BEGIN Record set
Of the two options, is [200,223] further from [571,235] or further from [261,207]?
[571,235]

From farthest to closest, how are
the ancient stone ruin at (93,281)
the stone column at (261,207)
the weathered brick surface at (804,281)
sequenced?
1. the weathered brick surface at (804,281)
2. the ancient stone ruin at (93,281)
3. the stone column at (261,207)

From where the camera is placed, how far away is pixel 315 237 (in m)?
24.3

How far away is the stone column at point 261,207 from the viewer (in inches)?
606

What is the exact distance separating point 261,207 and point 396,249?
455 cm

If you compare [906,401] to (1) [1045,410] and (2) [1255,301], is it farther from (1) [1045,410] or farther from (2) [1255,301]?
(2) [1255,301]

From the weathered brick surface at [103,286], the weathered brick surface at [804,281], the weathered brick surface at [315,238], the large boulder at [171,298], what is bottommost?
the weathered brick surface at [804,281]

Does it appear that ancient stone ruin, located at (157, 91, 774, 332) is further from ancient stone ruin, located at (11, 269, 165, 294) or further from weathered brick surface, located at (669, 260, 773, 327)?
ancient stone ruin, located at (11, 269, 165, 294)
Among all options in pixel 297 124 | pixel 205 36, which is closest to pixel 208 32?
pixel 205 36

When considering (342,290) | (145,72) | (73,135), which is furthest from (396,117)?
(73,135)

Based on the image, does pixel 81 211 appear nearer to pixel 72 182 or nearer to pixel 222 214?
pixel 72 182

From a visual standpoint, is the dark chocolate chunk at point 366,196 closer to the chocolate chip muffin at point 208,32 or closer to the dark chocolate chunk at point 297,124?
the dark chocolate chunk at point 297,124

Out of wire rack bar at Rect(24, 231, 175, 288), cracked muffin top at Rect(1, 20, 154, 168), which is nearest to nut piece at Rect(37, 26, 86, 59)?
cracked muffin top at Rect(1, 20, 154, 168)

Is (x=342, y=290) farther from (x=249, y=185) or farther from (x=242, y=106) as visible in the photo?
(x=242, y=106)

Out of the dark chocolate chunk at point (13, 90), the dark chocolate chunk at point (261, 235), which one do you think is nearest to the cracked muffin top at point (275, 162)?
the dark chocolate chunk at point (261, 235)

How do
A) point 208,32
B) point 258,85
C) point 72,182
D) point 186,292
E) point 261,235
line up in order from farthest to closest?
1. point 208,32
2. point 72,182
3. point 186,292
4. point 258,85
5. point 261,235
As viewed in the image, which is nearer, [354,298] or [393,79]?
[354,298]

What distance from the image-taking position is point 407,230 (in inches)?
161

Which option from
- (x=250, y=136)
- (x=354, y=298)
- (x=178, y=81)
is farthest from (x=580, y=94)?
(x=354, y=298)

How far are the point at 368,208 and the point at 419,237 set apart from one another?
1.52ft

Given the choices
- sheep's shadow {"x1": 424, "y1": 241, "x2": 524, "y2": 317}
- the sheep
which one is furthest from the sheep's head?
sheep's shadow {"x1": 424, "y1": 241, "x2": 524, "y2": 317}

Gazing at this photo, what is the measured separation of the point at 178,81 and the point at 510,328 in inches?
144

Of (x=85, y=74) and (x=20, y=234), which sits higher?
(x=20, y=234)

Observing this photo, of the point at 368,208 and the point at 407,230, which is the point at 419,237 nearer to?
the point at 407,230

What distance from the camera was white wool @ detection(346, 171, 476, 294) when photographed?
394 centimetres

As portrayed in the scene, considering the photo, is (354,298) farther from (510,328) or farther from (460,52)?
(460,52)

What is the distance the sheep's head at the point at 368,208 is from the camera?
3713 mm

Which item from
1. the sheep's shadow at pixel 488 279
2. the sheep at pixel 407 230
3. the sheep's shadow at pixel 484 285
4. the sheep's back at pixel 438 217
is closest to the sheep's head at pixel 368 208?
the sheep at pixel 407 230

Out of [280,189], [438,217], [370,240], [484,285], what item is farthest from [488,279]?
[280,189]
END Record set
§ **What to work on**
Repeat each record exactly, leaving nothing out.

§ **Final answer**
Of the two options, is [200,223] further from [571,235] or further from [261,207]?
[571,235]

From farthest to closest, how are
the ancient stone ruin at (93,281)
the stone column at (261,207)
the weathered brick surface at (804,281)
sequenced?
1. the weathered brick surface at (804,281)
2. the ancient stone ruin at (93,281)
3. the stone column at (261,207)

From where the camera is placed, how far away is pixel 315 237 (in m)?
24.3

How far away is the stone column at point 261,207 from the viewer (in inches)?
606

What is the exact distance separating point 261,207 and point 396,249?
455 cm

If you compare [906,401] to (1) [1045,410] and (2) [1255,301], is it farther from (1) [1045,410] or farther from (2) [1255,301]?
(2) [1255,301]

From the weathered brick surface at [103,286], the weathered brick surface at [804,281], the weathered brick surface at [315,238], the large boulder at [171,298], what is bottommost?
the weathered brick surface at [804,281]

Does it appear that ancient stone ruin, located at (157, 91, 774, 332) is further from ancient stone ruin, located at (11, 269, 165, 294) or further from weathered brick surface, located at (669, 260, 773, 327)?
ancient stone ruin, located at (11, 269, 165, 294)
Among all options in pixel 297 124 | pixel 205 36, which is closest to pixel 208 32?
pixel 205 36

When considering (342,290) | (145,72) | (73,135), which is furthest from (396,117)?
(73,135)

Based on the image, does pixel 81 211 appear nearer to pixel 72 182 or nearer to pixel 222 214?
pixel 72 182

From a visual standpoint, is the dark chocolate chunk at point 366,196 closer to the chocolate chip muffin at point 208,32 or closer to the dark chocolate chunk at point 297,124?
the dark chocolate chunk at point 297,124

Out of wire rack bar at Rect(24, 231, 175, 288), cracked muffin top at Rect(1, 20, 154, 168), which is nearest to nut piece at Rect(37, 26, 86, 59)?
cracked muffin top at Rect(1, 20, 154, 168)

Is (x=342, y=290) farther from (x=249, y=185) or farther from (x=242, y=106) as visible in the photo?
(x=242, y=106)

Out of the dark chocolate chunk at point (13, 90), the dark chocolate chunk at point (261, 235), which one do you think is nearest to the cracked muffin top at point (275, 162)?
the dark chocolate chunk at point (261, 235)

How do
A) point 208,32
B) point 258,85
C) point 72,182
D) point 186,292
E) point 261,235
line up in order from farthest to closest?
1. point 208,32
2. point 72,182
3. point 186,292
4. point 258,85
5. point 261,235
As viewed in the image, which is nearer, [354,298] or [393,79]?
[354,298]

What distance from the image-taking position is point 407,230 (in inches)?
161

Which option from
- (x=250, y=136)
- (x=354, y=298)
- (x=178, y=81)
is farthest from (x=580, y=94)?
(x=354, y=298)

How far are the point at 368,208 and the point at 419,237 set apart from one another?
1.52ft

Given the choices
- sheep's shadow {"x1": 424, "y1": 241, "x2": 524, "y2": 317}
- the sheep
which one is furthest from the sheep's head?
sheep's shadow {"x1": 424, "y1": 241, "x2": 524, "y2": 317}

Gazing at this photo, what is the measured separation of the point at 178,81 and the point at 510,328 in inches?
144

Of (x=85, y=74) and (x=20, y=234), which sits higher?
(x=20, y=234)

Observing this photo, of the point at 368,208 and the point at 407,230, which is the point at 419,237 nearer to?
the point at 407,230

What distance from the camera was white wool @ detection(346, 171, 476, 294) when photographed?
394 centimetres

As portrayed in the scene, considering the photo, is (354,298) farther from (510,328) or farther from (460,52)?
(460,52)

What is the distance the sheep's head at the point at 368,208 is from the camera?
3713 mm

Which item from
1. the sheep's shadow at pixel 488 279
2. the sheep at pixel 407 230
3. the sheep's shadow at pixel 484 285
4. the sheep's back at pixel 438 217
is closest to the sheep's head at pixel 368 208?
the sheep at pixel 407 230

Out of [280,189], [438,217], [370,240], [484,285], what item is farthest from [488,279]?
[280,189]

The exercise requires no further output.